[Text segment Boundary: Start]

Another war is taking place within the Syrian war — one between Iran and Israel. This conflict is not new. Rather, it began when Lebanon’s Hezbollah movement and Iran rushed to defend the government of defiant Syrian President Bashar al-Assad against his opposition. They saw in Assad the only real and dependable ally in the fight against Israel, in Lebanon, with the Palestinian factions, and Syria’s border with Israel a potential new base that could add to the resistance axis a new card in the war for influence and power in the Middle East.
Israel knew this from the beginning; therefore, its first raid on Syria came as early as Jan. 30, 2013, when Israeli fighter jets hit a target deep inside Syria, a target that American officials told The New York Times was a convoy carrying sophisticated anti-aircraft weaponry.
The strike was only the beginning. Israel and Iran never halted their confrontation, though on the Iranian-led resistance axis’ side, Lebanon’s Hezbollah was Israel’s target, given the fact the group was the one functioning directly against Israel. Both sides were seeking to draw their rules of the game — Israel by setting its own red lines and the other side by breaking them. These involved dozens of Israeli raids on Hezbollah targets; in return, there were attempts by the Lebanese group to change tactics and attempt to get its military needs through unconventional means and routes. Iran was present beside Hezbollah, yet it’s possible to say that while the Lebanese group was struggling to get hold of weapons that could be used in any future war to deter Israel, the Iranians had a different objective. Iran’s Islamic Revolutionary Guard Corps (IRGC) was keen at creating an infrastructure that could give Tehran leverage in a future regional war or in the event Israel decided at any level to strike inside Iran or threaten Iranian national and regional security.

[Text segment Boundary: End]
[Collected data Boundary: Start]

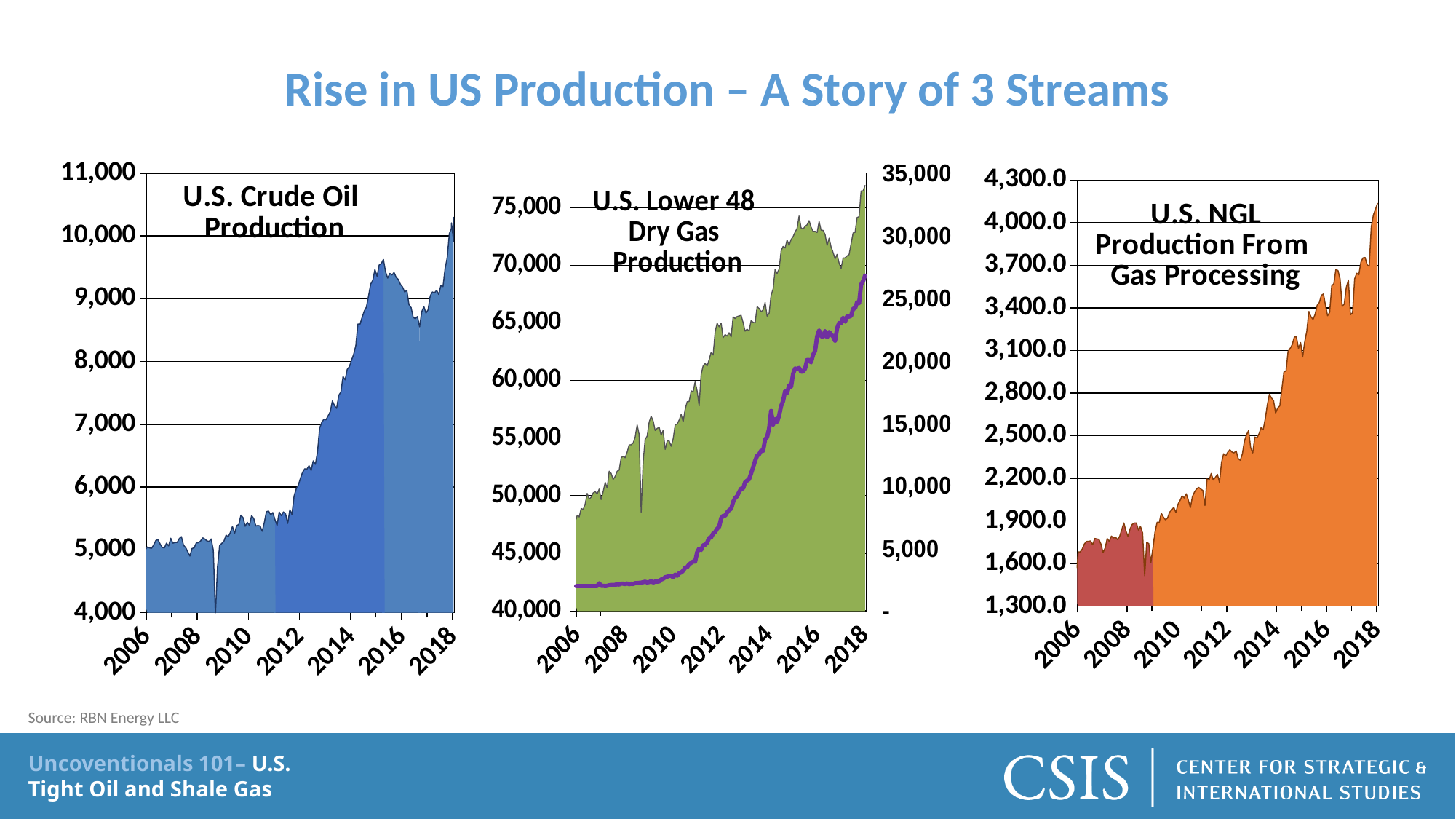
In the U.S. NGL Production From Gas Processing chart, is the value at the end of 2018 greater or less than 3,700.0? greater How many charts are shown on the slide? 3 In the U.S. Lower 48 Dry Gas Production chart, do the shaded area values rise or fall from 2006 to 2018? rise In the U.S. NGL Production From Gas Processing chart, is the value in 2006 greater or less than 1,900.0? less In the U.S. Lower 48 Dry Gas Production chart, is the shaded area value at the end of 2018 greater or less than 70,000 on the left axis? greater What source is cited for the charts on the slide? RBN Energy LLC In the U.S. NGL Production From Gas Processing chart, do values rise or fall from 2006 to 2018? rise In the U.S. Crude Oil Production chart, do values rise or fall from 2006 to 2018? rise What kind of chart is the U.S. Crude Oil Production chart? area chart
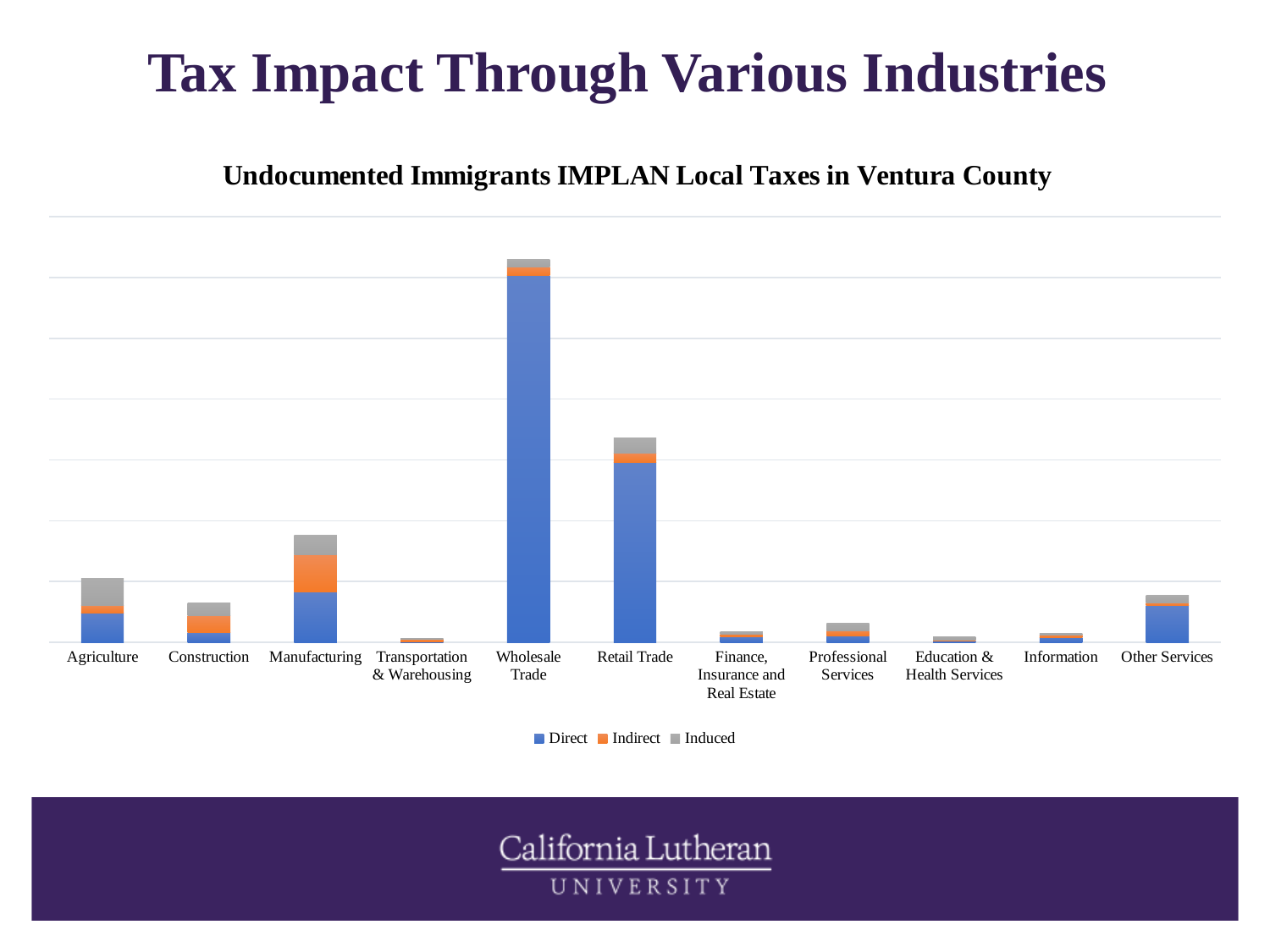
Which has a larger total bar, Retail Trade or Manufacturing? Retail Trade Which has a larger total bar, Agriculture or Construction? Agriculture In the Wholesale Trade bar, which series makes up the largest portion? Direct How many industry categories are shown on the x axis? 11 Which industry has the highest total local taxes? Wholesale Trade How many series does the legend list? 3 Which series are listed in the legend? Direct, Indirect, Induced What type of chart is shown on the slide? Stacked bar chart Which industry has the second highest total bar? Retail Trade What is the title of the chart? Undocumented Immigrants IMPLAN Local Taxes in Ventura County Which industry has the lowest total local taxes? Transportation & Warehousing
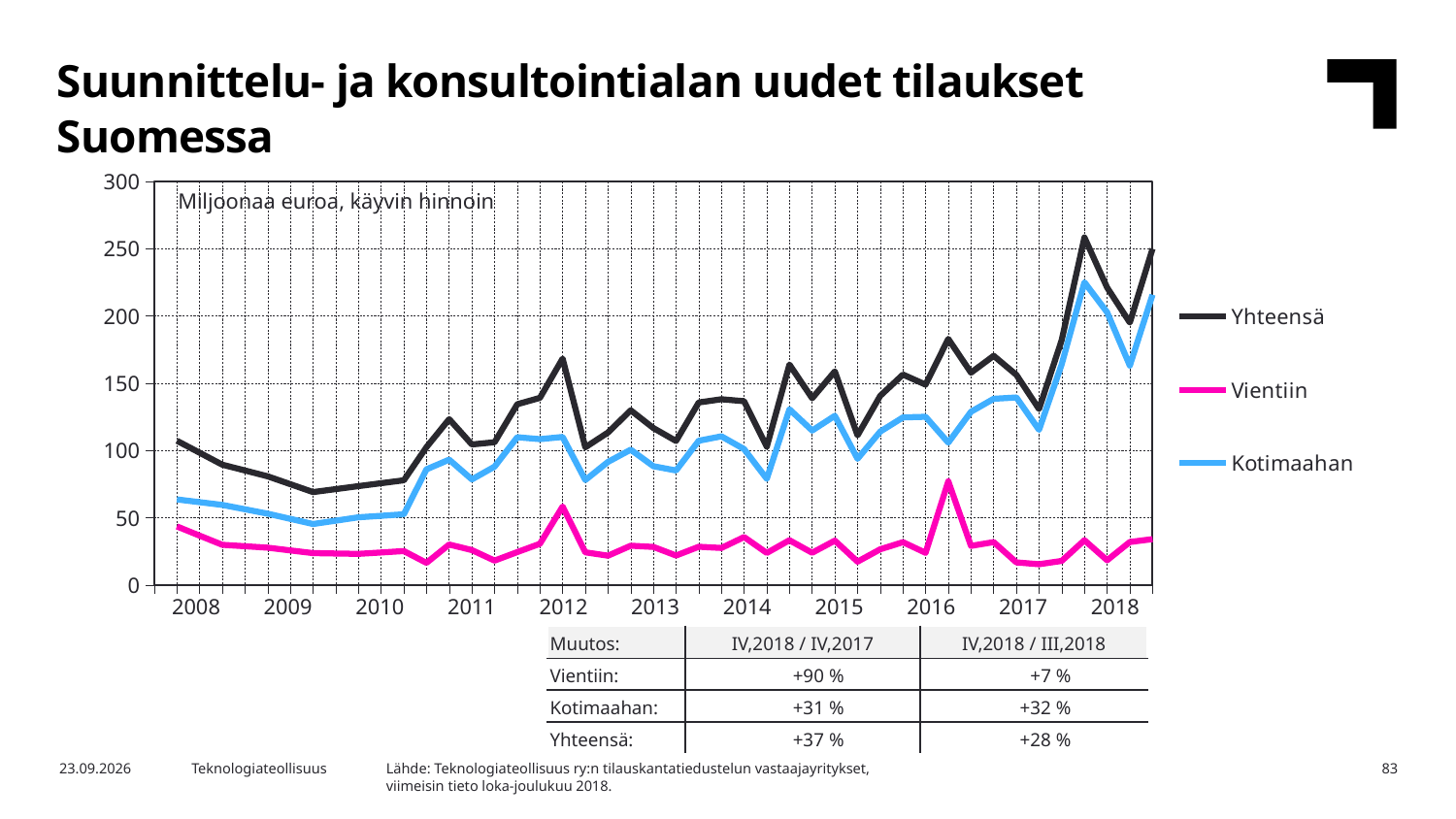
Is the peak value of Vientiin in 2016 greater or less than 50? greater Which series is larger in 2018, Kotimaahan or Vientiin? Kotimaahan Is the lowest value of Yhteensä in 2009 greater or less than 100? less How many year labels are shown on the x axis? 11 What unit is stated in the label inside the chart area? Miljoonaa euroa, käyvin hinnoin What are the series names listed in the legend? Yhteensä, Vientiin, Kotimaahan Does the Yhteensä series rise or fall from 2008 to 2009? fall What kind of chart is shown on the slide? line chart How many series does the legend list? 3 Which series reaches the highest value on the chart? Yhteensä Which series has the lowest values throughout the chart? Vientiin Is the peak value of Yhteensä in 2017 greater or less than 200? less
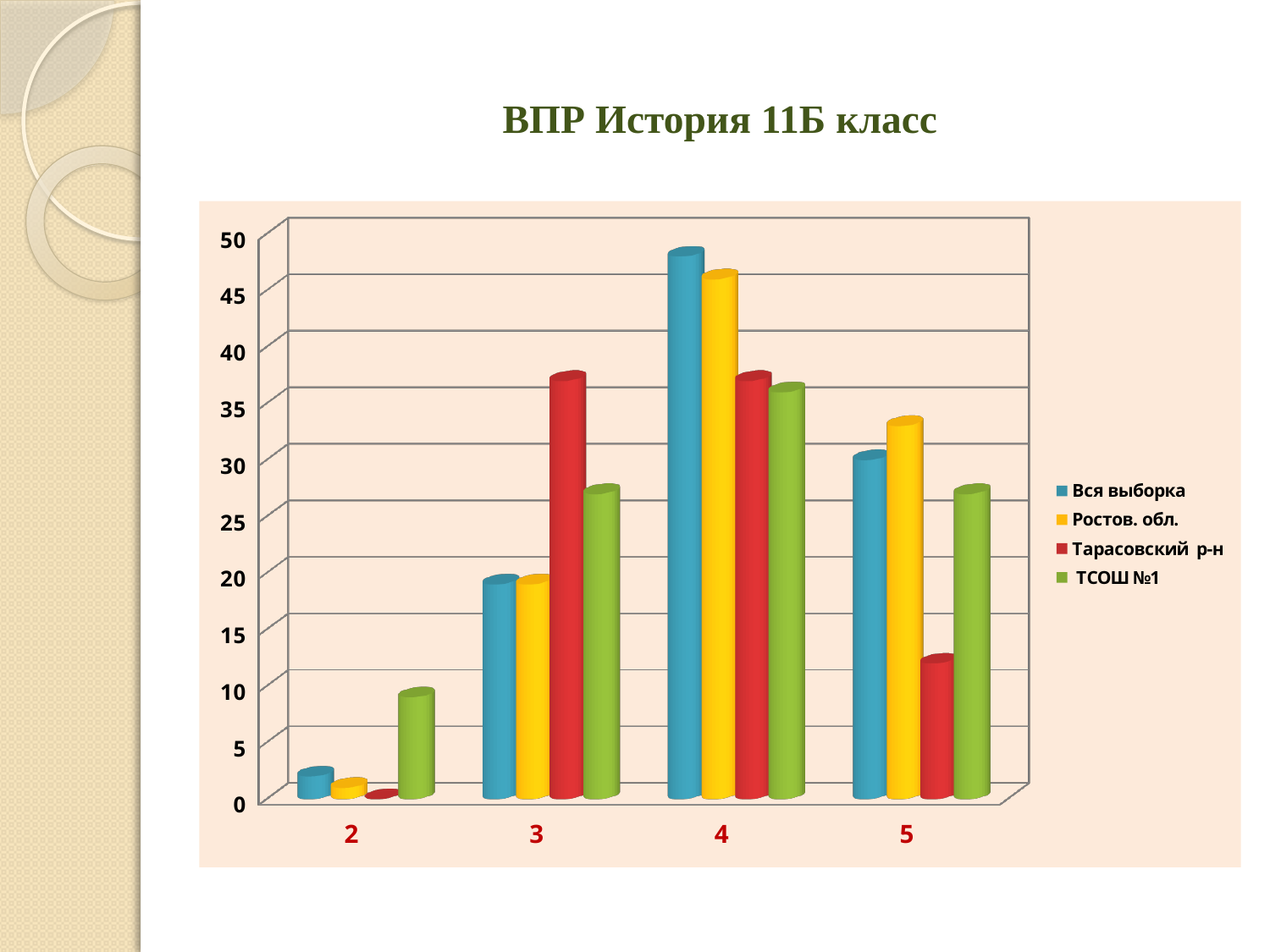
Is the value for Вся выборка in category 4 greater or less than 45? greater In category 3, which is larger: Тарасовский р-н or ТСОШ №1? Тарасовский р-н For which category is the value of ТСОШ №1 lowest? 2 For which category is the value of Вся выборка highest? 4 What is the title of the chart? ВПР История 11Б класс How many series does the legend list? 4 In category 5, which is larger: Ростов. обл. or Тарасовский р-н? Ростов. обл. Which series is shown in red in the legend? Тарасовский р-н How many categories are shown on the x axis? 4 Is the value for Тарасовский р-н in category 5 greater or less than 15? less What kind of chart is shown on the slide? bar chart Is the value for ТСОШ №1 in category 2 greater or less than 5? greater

[Collected data Boundary: End]

#### List of tasks:
**A)** Do the following statements agree with the passage on the Iran–Israel conflict inside the Syrian war? (i) Israel's first raid on Syria took place on Jan. 30, 2013. (ii) Hezbollah was Israel's target because the group was the one acting directly against Israel. (iii) Iran and Hezbollah pursued the same objective.
**B)** Please resume the passage on the Iran–Israel conflict inside the Syrian war, picking up after its final sentence.

#### Per-task answers:
**A)**
(i) Yes: "its first raid on Syria came as early as Jan. 30, 2013"
(ii) Yes: "Lebanon’s Hezbollah was Israel’s target, given the fact the group was the one functioning directly against Israel"
(iii) No: "the Iranians had a different objective"

**B)**
On April 8, warplanes thought to be Israeli targeted the Tiyas air base near Homs, known also as the T4 air base. For the first time, the Israeli raid was against a solely Iranian target, and also for the first time, Iran announced that seven of its soldiers in Syria, known in the country as "defenders of the shrine," were killed in the raid. The Iranian announcement was rare, as Iranians tend not to announce their soldiers’ deaths together and without mentioning how and where they were killed. This was an indication that the incident wasn’t just another one.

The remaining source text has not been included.